__Exercise goal__. In the entries that follow, find the line containing "Colorful Playroom - Breckenridge, CO" and the line containing "Corner Shelves For", then copy exactly everything from the first through the second except the pictures.

__Exercise data__.
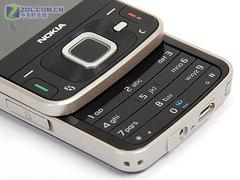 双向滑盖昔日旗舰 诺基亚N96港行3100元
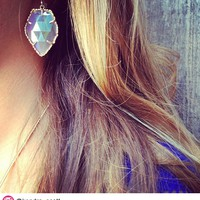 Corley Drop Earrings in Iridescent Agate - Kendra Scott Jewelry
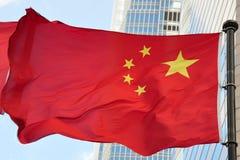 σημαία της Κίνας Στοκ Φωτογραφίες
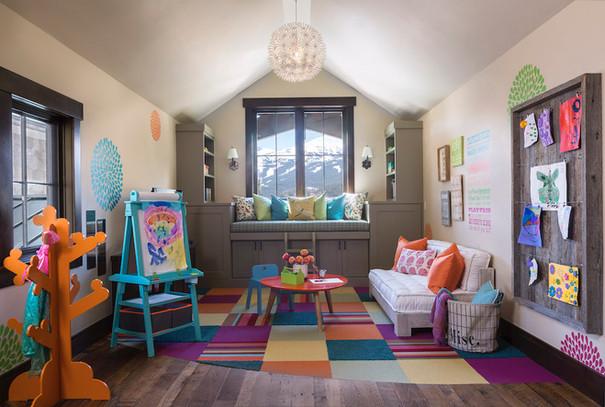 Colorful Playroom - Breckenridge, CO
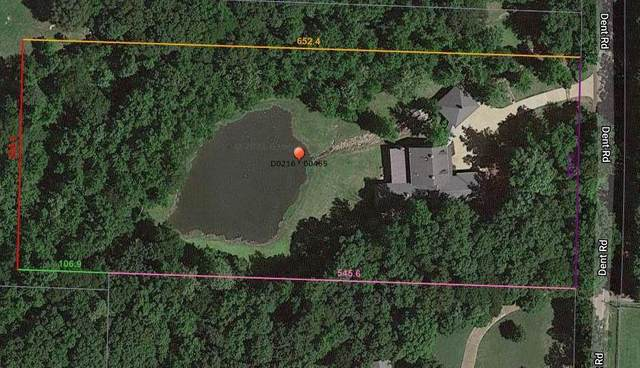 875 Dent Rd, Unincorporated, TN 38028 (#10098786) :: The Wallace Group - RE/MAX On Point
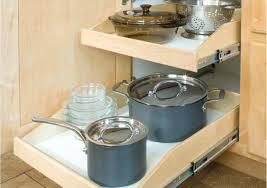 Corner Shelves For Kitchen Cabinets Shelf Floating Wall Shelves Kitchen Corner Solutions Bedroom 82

---

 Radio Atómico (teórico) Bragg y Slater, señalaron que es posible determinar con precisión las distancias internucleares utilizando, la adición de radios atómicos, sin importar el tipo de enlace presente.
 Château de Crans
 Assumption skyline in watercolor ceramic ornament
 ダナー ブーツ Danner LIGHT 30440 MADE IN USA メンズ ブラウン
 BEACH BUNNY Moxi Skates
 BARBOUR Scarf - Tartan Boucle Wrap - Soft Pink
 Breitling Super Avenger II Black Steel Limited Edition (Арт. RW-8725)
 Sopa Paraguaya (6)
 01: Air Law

__Worked solution__.
 Colorful Playroom - Breckenridge, CO
 875 Dent Rd, Unincorporated, TN 38028 (#10098786) :: The Wallace Group - RE/MAX On Point
 Corner Shelves For Kitchen Cabinets Shelf Floating Wall Shelves Kitchen Corner Solutions Bedroom 82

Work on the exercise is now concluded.